Aug 148 min read

The best LLM: Measuring and Comparing Models (Part 2)

In my last post, I talked about the overwhelming pace of AI models getting released… and how each one claims it's better than the previous one. In this post, I will talk about how these models are actually measured, and how we can determine which model is "best" ... depending on the use case.

My Holistic Three-Pronged Approach to Understanding Which Model is "Best"

The way I decide which model best meets my needs and measure its abilities is by looking at three main things:

Officially produced company release notes often including company-conducted and reported benchmarks.
Verification and testing of benchmarks by independent researchers, academic institutions, and respected unbiased third parties verification, and the AI community impression (Overall ratings, reaction, and feedback from the AI community).
My general impression after testing the model with my own tests and data based on my use case.

The Company's Role

First, each time a new model is released, it's common practice that the company releasing it will accompany the release with a research paper, in which it talks about all the improvements, new features, progress, and updated benchmarks.

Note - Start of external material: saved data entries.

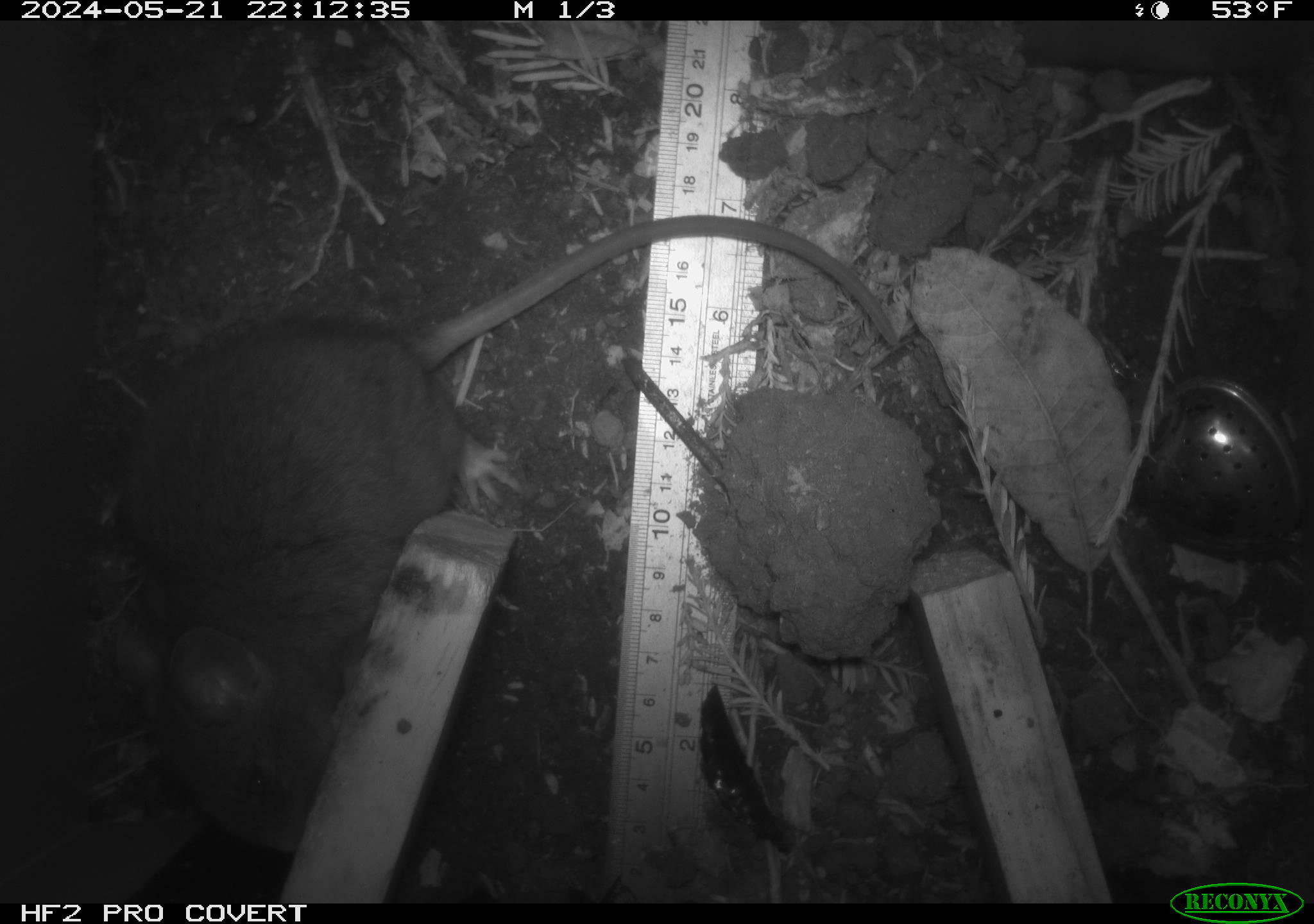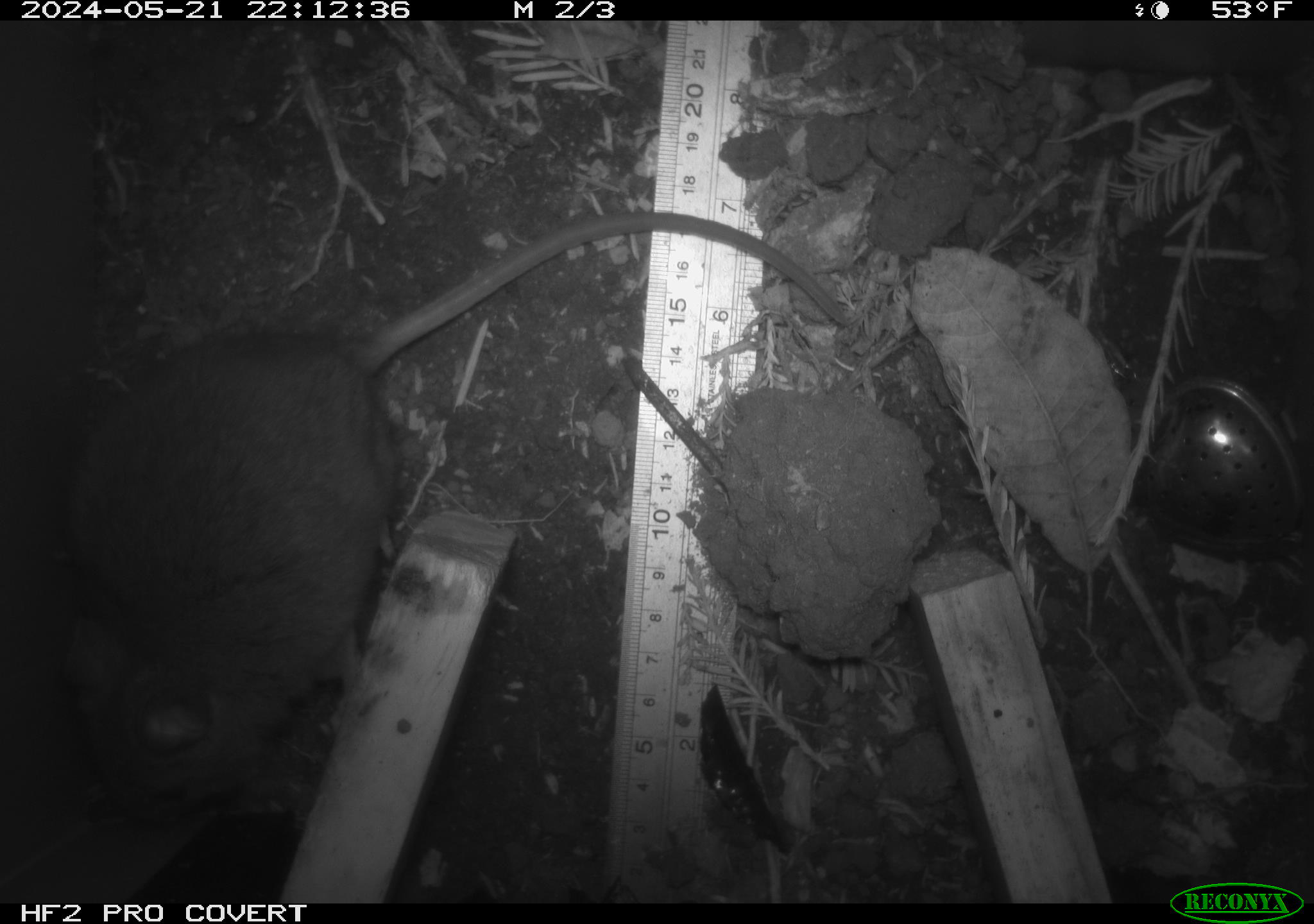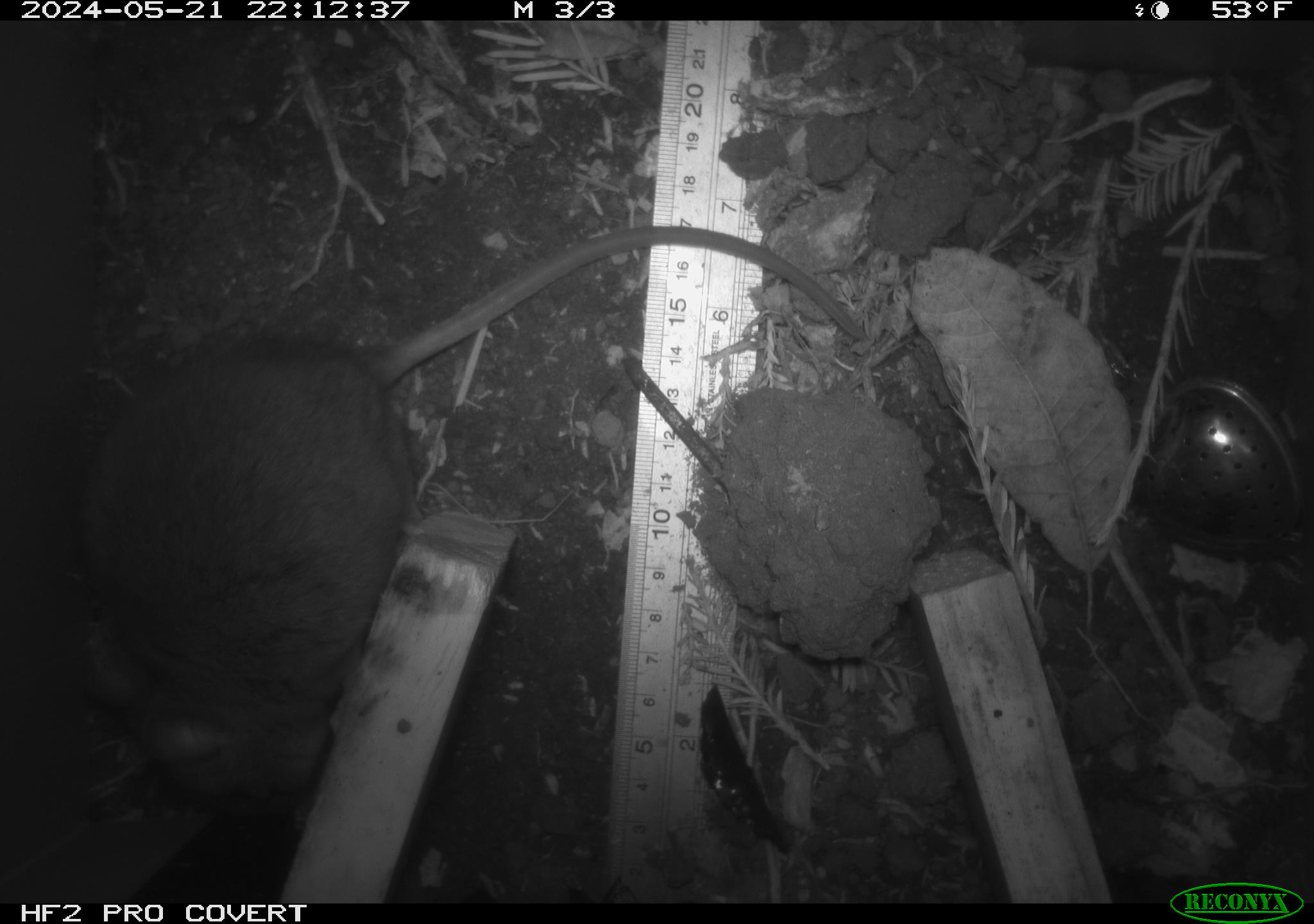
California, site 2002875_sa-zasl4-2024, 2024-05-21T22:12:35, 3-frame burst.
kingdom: Animalia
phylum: Chordata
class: Mammalia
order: Rodentia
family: Cricetidae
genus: Neotoma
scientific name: Neotoma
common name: pack rat or woodrat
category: neotoma species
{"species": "neotoma species (pack rat or woodrat) (Neotoma)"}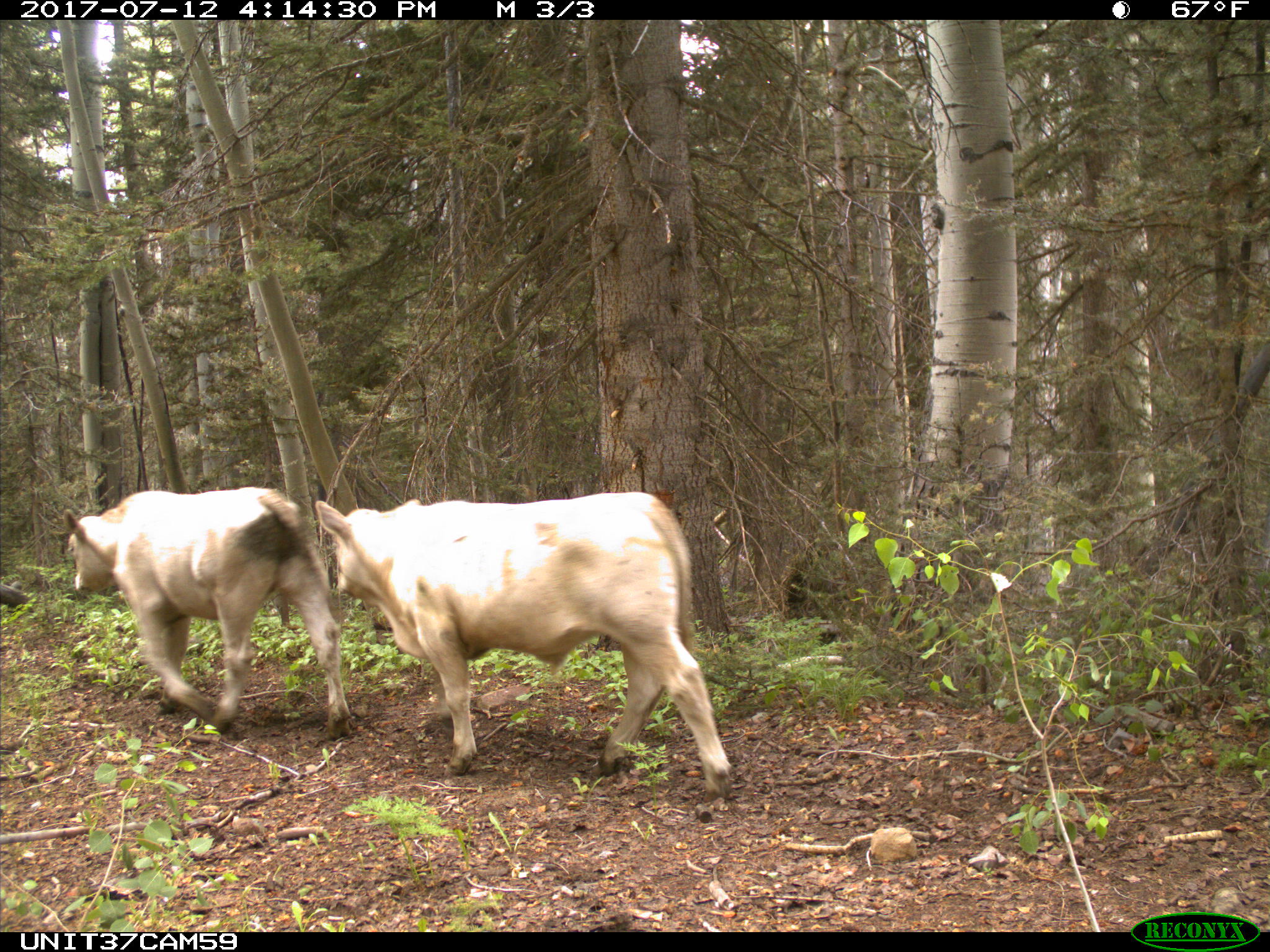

The company themselves run the benchmarks and display them with the release of the model.

Benchmarks are a series of tests and evaluations, all different, that test the various abilities of an LLM. The benchmarking tests themselves are created by third parties and are often static.

For example: With the recent update to Gemini 1.5 pro, Google emphasizes its new features (its 2 million token context-window), as well as a table showing how this updated model compares to its predecessors (with regards to benchmarks).

Third-Party Verification and Community Input

After the model is released, it is very common for various third parties to try and replicate the benchmark results provided by the company releasing it, to make sure it's accurate and unbiased.

These third parties are often academic institutions, independent researchers, and more. Additionally, it's common for the third parties testing the models standard benchmarks to conduct their own exams, benchmarks, and rubrics.

Where can we see these third party (unbiased) benchmarks?

I like to use benchmark aggregators like HELM for closed source frontier models, though it's not updated so regularly. HELM (Holistic Evaluation of Language Models) from Stanford is an aggregator and leaderboard that compiles benchmarks.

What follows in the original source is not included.